**QUESTIONS TO ANSWER**.
**A.** List the four categories the Motivation Assessment Scale text uses to identify the function of a behavior.
**B.** Translate this sentence from the Motivation Assessment Scale text into Spanish: "MAS items describe specific situations, and the respondent rates how likely the target behavior is to occur."
**C.** Write a continuation of the Motivation Assessment Scale text, starting after its final sentence.

**SOURCE TEXT**.

The Motivation Assessment Scale (MAS; Durand & Crimmins, 1988; 1992) is designed to help identify the motivation behind a target problem behavior.

Overview

The Motivation Assessment Scale consists of 16 items presented in a checklist/questionnaire format. MAS items describe specific situations, and the respondent rates how likely the target behavior is to occur. Items assist in identifying the function of a behavior based on four categories: sensory, escape, attention, and tangible.

Summary

Author (yr) Age Range (yrs) Method of Administration/Format Approx. Time to Administer Subscales
​Motivation Assessment Scale (MAS) Durand & Crimmins (1992)​ N/A

16-item checklist/questionnaire. Each question has six response options (0 = never, 1 = almost never, 2 = seldom, 3 = half the time, 4 = usually, 5 = almost always, and 6 = always). Results in hypothesis regarding behavior

10-15 min.

Sensory; Escape; Attention; Tangible

Availability: Monaco & Associates, https://www.monacoassociates.com/about-the-mas

Research

Author (yr) Sample Size Topic(s) Addressed Outcome
Cunningham & O’Neill (2000) 3 - Age Range: 3-5 (years) Concurrent validity

N/A

Author (yr) Sample Size Topic(s) Addressed Outcome
Joosten & Bundy (2008) 67 - Age Range: 5-18 (years) Construct validity

The purpose of this study was to assess if the MAS is a uni-dimensional measurement of motivation of stereotypic behaviors (opposed to a 4-factor measure). Participants were children with dual diagnoses of autism and intellectual disability or with intellectual disability only.

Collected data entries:
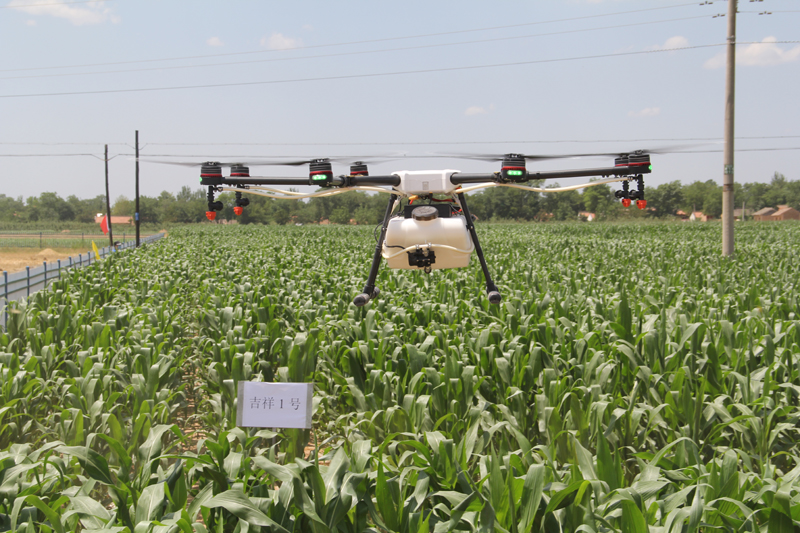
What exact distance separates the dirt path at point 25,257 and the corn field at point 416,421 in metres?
25.8

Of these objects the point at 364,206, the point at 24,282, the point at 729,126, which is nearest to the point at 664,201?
the point at 364,206

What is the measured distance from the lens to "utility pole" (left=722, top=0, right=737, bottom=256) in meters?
15.0

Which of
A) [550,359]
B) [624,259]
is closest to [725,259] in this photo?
[624,259]

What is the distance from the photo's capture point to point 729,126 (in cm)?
1514

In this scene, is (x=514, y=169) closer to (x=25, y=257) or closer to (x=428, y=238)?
(x=428, y=238)

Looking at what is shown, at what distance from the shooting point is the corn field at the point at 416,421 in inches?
108

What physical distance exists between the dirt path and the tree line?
36.7 ft

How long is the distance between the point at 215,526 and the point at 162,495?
0.31 meters

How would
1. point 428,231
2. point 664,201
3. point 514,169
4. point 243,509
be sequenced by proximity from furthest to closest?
point 664,201 → point 428,231 → point 514,169 → point 243,509

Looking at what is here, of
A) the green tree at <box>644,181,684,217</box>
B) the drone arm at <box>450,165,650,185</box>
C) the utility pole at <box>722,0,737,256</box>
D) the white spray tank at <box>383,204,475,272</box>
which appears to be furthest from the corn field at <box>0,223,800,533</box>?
the green tree at <box>644,181,684,217</box>

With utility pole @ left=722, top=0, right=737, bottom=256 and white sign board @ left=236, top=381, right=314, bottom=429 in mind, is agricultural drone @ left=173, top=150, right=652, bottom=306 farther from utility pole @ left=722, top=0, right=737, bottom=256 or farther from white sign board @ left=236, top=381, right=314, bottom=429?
utility pole @ left=722, top=0, right=737, bottom=256

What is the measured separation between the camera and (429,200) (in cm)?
439

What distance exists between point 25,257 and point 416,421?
134 ft

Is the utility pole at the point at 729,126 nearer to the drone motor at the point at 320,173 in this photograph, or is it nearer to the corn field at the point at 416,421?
the corn field at the point at 416,421
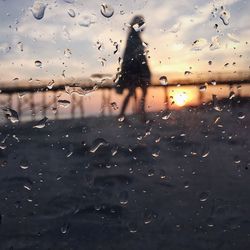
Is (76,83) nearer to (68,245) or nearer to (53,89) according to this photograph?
(53,89)

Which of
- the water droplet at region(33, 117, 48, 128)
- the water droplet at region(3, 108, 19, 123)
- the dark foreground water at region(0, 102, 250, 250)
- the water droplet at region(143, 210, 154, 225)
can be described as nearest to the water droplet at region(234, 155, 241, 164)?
the dark foreground water at region(0, 102, 250, 250)

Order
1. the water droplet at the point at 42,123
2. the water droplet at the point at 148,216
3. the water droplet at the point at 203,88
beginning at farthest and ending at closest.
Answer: the water droplet at the point at 203,88, the water droplet at the point at 42,123, the water droplet at the point at 148,216

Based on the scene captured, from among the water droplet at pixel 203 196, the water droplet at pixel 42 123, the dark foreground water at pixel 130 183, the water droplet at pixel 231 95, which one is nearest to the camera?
the dark foreground water at pixel 130 183

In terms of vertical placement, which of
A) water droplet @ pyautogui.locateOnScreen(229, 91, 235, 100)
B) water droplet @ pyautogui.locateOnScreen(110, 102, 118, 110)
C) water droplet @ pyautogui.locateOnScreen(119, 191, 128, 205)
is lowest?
water droplet @ pyautogui.locateOnScreen(119, 191, 128, 205)

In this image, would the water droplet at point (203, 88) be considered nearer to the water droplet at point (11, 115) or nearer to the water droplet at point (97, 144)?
the water droplet at point (97, 144)

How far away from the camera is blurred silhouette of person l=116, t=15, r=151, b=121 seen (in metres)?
3.53

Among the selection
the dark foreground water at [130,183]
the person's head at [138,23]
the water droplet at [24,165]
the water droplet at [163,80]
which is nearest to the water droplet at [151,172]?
the dark foreground water at [130,183]

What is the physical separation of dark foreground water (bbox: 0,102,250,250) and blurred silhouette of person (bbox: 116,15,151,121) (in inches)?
9.3

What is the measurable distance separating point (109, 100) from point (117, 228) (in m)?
1.02

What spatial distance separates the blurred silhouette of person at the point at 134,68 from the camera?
139 inches

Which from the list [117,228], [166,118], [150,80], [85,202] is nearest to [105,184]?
[85,202]

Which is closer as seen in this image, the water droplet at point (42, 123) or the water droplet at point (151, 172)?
the water droplet at point (151, 172)

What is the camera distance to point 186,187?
10.9 ft

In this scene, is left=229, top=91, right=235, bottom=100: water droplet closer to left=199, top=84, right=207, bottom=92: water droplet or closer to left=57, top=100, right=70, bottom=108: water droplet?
left=199, top=84, right=207, bottom=92: water droplet
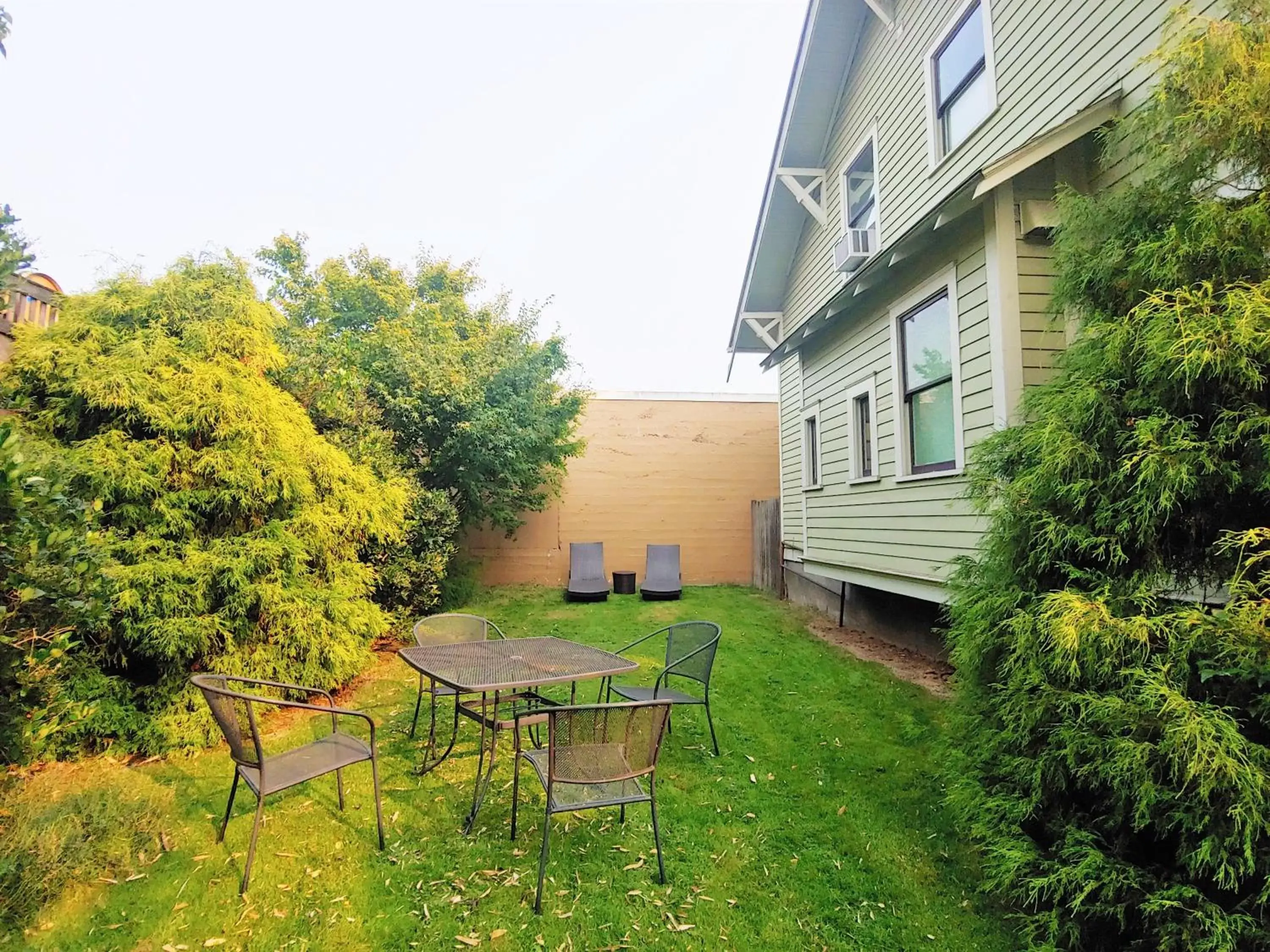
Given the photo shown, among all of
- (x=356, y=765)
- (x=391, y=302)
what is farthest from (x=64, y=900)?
(x=391, y=302)

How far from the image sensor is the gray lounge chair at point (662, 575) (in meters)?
10.4

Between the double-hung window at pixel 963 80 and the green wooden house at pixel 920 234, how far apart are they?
0.07 ft

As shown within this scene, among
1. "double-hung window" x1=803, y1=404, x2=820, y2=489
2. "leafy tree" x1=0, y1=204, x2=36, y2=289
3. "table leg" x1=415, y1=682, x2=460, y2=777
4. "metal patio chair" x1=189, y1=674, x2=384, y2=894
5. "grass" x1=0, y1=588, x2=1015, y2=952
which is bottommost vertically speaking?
"grass" x1=0, y1=588, x2=1015, y2=952

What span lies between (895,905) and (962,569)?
4.90 ft

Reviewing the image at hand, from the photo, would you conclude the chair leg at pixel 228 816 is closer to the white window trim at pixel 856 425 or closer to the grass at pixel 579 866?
the grass at pixel 579 866

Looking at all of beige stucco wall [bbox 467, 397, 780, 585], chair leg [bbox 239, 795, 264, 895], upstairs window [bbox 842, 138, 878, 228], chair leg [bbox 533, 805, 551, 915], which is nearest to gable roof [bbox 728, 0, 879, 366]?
upstairs window [bbox 842, 138, 878, 228]

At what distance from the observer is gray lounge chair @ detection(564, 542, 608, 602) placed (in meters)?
10.4

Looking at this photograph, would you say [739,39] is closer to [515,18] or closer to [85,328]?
[515,18]

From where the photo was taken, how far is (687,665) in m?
4.21

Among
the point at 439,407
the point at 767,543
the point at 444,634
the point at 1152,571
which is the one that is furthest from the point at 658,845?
the point at 767,543

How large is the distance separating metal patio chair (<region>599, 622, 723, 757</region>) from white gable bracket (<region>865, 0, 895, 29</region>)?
6.99m

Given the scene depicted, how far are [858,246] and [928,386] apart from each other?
2.46 m

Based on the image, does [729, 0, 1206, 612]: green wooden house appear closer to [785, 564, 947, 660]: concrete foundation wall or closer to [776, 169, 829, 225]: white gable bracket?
[776, 169, 829, 225]: white gable bracket

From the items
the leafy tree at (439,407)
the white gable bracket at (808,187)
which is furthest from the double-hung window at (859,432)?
the leafy tree at (439,407)
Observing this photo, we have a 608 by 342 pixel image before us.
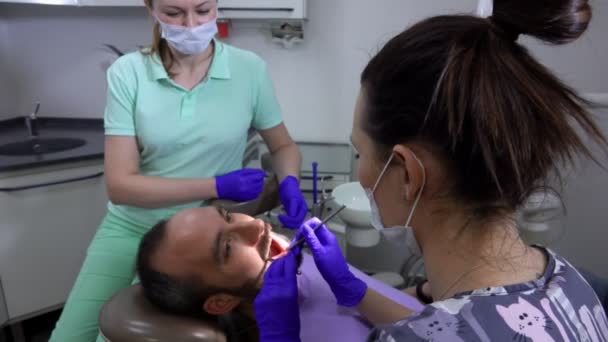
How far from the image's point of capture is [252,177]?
1451 mm

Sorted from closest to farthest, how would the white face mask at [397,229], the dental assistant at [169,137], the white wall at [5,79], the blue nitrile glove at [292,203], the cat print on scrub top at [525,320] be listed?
1. the cat print on scrub top at [525,320]
2. the white face mask at [397,229]
3. the dental assistant at [169,137]
4. the blue nitrile glove at [292,203]
5. the white wall at [5,79]

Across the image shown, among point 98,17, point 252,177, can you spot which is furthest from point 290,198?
point 98,17

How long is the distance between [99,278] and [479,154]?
3.84ft

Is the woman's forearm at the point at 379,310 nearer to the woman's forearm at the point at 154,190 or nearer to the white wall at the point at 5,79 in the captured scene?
the woman's forearm at the point at 154,190

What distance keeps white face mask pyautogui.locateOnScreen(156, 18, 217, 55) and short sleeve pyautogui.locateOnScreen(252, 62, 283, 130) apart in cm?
23

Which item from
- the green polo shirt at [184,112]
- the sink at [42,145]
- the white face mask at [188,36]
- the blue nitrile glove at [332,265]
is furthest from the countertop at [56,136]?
the blue nitrile glove at [332,265]

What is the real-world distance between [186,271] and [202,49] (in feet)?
2.40

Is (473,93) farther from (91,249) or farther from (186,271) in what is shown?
(91,249)

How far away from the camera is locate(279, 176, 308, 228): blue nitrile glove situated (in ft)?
4.75

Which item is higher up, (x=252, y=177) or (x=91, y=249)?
(x=252, y=177)

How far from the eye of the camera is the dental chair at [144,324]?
37.5 inches

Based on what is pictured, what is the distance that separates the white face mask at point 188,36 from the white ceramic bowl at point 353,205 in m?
0.73

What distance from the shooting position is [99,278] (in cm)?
133

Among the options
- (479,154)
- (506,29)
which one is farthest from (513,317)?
(506,29)
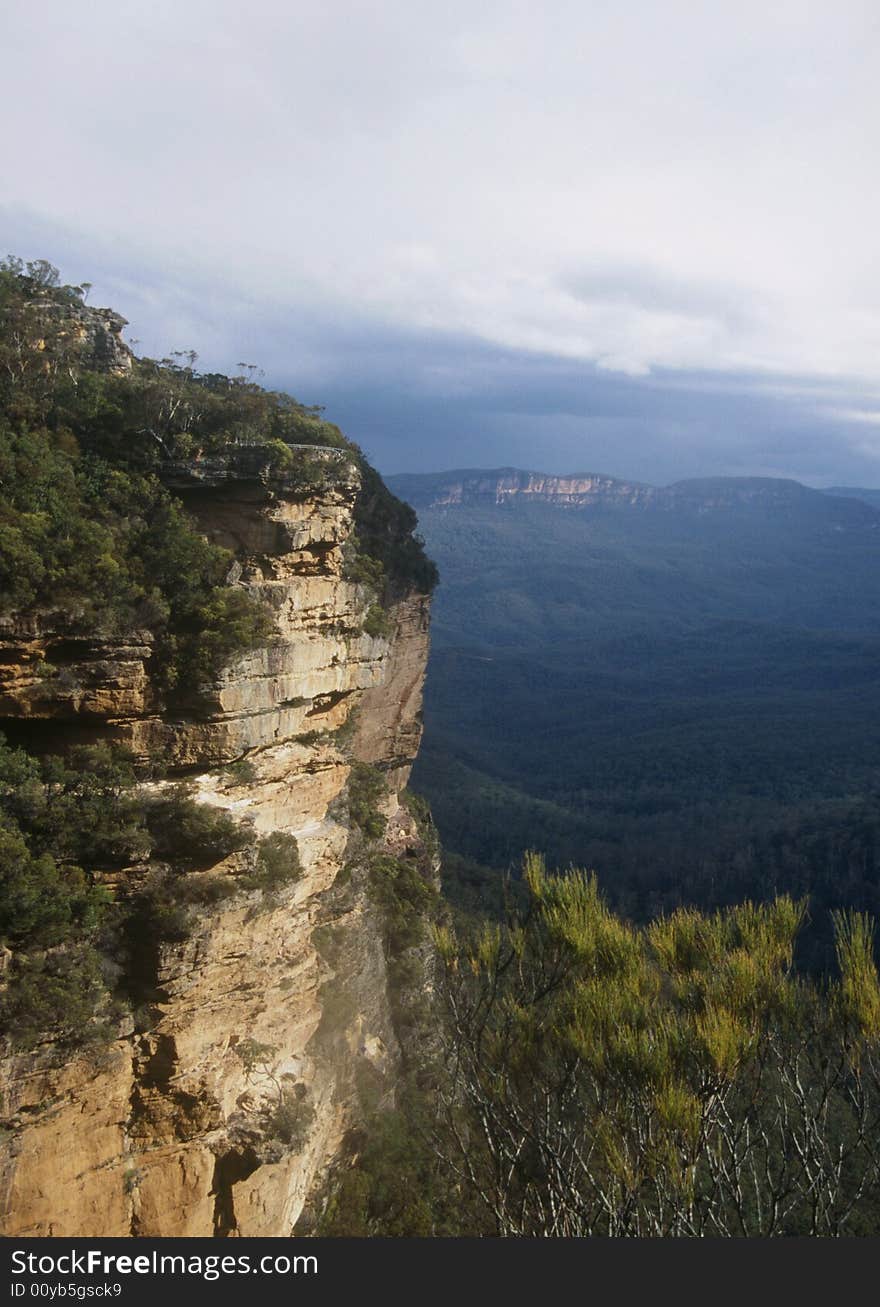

**ANSWERS GIVEN**.
**A.** sensory, escape, attention, tangible

**B.** Los ítems de la MAS describen situaciones específicas, y el encuestado califica qué tan probable es que ocurra la conducta objetivo.

**C.**
Using both Rasch and Principle Component analysis results failed to support the proposed uni-dimensional construct or the original 4-factor structure. While some motivators appear to form a uni-dimensional construct, sensory stimulation may represent a different construct.

Children with intellectual disability were more apt to be motivated by desire to gain a tangible item or attention.

Children with the dual diagnoses were more apt to have sensory stimulation or escape from task demand as a motivator for stereotypic and repetitive behavior.

Author (yr) Sample Size Topic(s) Addressed Outcome
Joosten et al. (2009) 74 - Age Range: 5-18 (years) N/A

The authors’ modified the Motivation Assessment Scale (MAS) (1988), dividing it into intrinsic and extrinsic measures and adding items to assess anxiety as an intrinsic motivator.

Rasch analysis of data revealed that the items formed two uni-dimensional scales. Anxiety was a more likely intrinsic motivator than sensory seeking for children with dual diagnoses; the reverse was true for children with intellectual disability only. Escape and gaining a tangible object were the most common extrinsic motivators for those with dual diagnoses and attention and escape for children with intellectual disability.

Author (yr) Sample Size Topic(s) Addressed Outcome
Virues-Ortega et al. (2011) 80 - Age Range: Primary caregivers of children of children ages 3.5–17.0 with autism Psychometric attributes of the cross-culturally adapted version of the MAS

Scaling assumptions, internal consistency (Cronbach alpha of 0.75), and factor structure were satisfactory other than for the Escape domain.

Caregivers' agreement for the primary function reached 73.9% and known group-validity hypotheses across behavior topographies were partially met.

The clinical appropriateness of the scale is discussed.